Canada’s anti terror laws — on guard for whom?

Last week, the attorney general of Ontario announced the appointments of seven new justices of the peace. One of the seven had legal training.

Last week, the attorney general of Ontario announced the appointments of seven new justices of the peace.

One of the seven had legal training. The others included a retired elementary school teacher, a social worker and a former director of radio programming, marketing and sales.

These are in no way atypical of the qualifications expected of a Canadian JP.

When the RCMP searched the home of Ottawa Citizen reporter Juliet O’Neill in January of 2004, they did so under the authority of a search warrant issued by a justice of the peace, based on a section of Canada’s post 9/11 Security of Information Act.

The act is designed to circumvent the Charter of Rights and Freedoms in cases where there is an imminent threat to national security.

The search of O’Neill’s home and office was conducted in response to her November 2003 story in the Citizen citing information in a leaked government document alleging that Maher Arar had terrorist connections.

Arar, you may recall, is the Syrian-Canadian engineer who was kidnapped by US authorities at the airport in New York while en route to Canada, and sent to Syria to be tortured.

The leak was almost certainly provided to O’Neill in order to discredit Arar.

At the time he was getting a lot of press with his accusations that the government of Canada and the RCMP were complicit in the crimes against him.

O’Neill’s lawyers claim, not unreasonably, that the raid on her home was part of that attempt to discredit her, and that in fact the reporter was ‘set up.’

If the allegations are true, they point to a criminal conspiracy between members of the government and the RCMP to subvert justice, stifle the press and persecute both Arar and O’Neill.

If they are false, the whole matter still demonstrates how easy it would be for police to abuse the powers given them by Canada’s anti-terror legislation.

The raid on O’Neill’s home, along with her home office, was conducted at night.

Ten officers crowded the reporter’s apartment.

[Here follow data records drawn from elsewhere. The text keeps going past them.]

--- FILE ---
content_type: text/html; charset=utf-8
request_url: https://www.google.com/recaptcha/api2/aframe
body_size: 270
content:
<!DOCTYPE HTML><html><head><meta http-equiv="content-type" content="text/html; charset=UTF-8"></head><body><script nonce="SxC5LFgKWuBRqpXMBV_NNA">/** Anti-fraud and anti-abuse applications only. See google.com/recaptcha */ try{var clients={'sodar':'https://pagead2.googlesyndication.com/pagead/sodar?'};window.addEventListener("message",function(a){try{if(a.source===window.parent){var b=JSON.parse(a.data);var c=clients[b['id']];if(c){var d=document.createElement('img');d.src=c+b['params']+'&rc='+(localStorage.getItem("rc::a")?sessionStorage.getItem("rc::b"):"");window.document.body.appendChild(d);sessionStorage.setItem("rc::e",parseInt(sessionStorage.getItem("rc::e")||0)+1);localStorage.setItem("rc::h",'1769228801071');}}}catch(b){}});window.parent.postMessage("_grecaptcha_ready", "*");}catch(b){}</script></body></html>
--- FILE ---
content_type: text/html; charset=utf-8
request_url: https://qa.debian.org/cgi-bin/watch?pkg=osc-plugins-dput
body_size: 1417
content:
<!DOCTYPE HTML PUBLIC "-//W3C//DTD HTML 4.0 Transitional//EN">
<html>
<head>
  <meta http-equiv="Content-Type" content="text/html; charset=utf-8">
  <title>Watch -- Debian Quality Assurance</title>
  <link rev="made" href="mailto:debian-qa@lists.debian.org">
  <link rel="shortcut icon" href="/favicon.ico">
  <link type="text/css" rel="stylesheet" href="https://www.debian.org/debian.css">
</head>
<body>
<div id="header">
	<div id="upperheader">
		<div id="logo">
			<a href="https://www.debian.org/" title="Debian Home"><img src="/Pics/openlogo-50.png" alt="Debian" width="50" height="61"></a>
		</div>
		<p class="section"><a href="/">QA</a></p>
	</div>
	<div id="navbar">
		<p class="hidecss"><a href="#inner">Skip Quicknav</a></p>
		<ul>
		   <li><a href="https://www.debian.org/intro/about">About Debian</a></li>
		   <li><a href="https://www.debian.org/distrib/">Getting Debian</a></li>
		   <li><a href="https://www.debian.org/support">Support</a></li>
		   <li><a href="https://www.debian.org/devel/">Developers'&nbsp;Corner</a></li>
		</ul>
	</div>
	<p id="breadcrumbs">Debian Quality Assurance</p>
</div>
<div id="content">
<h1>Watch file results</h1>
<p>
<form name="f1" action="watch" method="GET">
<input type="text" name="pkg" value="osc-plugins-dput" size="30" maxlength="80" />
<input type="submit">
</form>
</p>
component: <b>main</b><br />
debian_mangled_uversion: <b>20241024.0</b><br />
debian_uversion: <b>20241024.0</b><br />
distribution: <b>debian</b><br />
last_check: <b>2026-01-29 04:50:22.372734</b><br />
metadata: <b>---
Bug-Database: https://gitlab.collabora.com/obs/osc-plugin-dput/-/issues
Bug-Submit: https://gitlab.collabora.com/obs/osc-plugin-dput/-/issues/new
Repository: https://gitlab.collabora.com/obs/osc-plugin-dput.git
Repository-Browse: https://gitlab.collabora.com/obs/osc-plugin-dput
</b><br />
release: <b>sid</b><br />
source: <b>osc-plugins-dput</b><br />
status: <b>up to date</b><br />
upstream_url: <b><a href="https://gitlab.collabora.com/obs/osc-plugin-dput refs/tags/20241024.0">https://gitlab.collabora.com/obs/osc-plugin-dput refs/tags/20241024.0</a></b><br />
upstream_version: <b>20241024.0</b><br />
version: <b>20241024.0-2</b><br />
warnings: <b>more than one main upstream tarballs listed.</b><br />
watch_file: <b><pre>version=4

While nine went through her personal effects, the tenth, a “truth-verification officer,” interrogated O’Neill during the search. He tried to get the reporter to reveal the source of the leak that led to her story.

O’Neill’s lawyers are now in court trying to get the warrant quashed on the grounds that it was improperly issued, and that the raid itself was an abuse of the power granted by that warrant.

A search warrant permits the police to search a home. Nowhere does it provide for a professional interrogator to enter and question the homeowner.

His Worship C.P. Sculthorpe, the JP who issued the warrant, may be eminently qualified to judge complex legal matters, or he may not, but in this case he appears to have been hoodwinked by the Mounties’ lawyers, who failed to mention that, while the application for a search warrant was being made under the Security of Information Act, the RCMP had already declared the leaked document to be “disposable and unclassified.”

The fact that individuals of minor legal qualifications are able to issue warrants under such a draconian law as the Security of Information Act is only a small part of what is wrong with this legislation.

In Canada today, if the state decides to pursue you under anti-terrorist legislation, neither you nor your lawyers have the right to see the evidence against you, and you may be held indefinitely without trial.

Under similar legislation, Arar was abducted by the US, and then deported to Syria, where he was subjected to unthinkable tortures.

O’Neill’s fate was much gentler, but still not something any citizen wants to endure.

This is Canada today. If you are neither dark-skinned nor a reporter, you may feel safe from such persecution, and for the time being it appears you are, but if you didn’t speak out when they came for Arar, who will speak when they come for you?

Today, under present circumstances, anti-terrorism legislation in Canada doesn’t do much to threaten the privacy, security or liberty of white middle class citizens who are unconnected to the media.

But if you ignore the way the law is now used to intimidate reporters and persecute people of Middle Eastern origin, what will come next?

Canadians enjoy the illusion that we are a tolerant country, whose Charter of Rights and Freedoms protects us from overzealous government officials.

The story of Arar and O’Neill demonstrates that this is a fantasy we can no longer afford.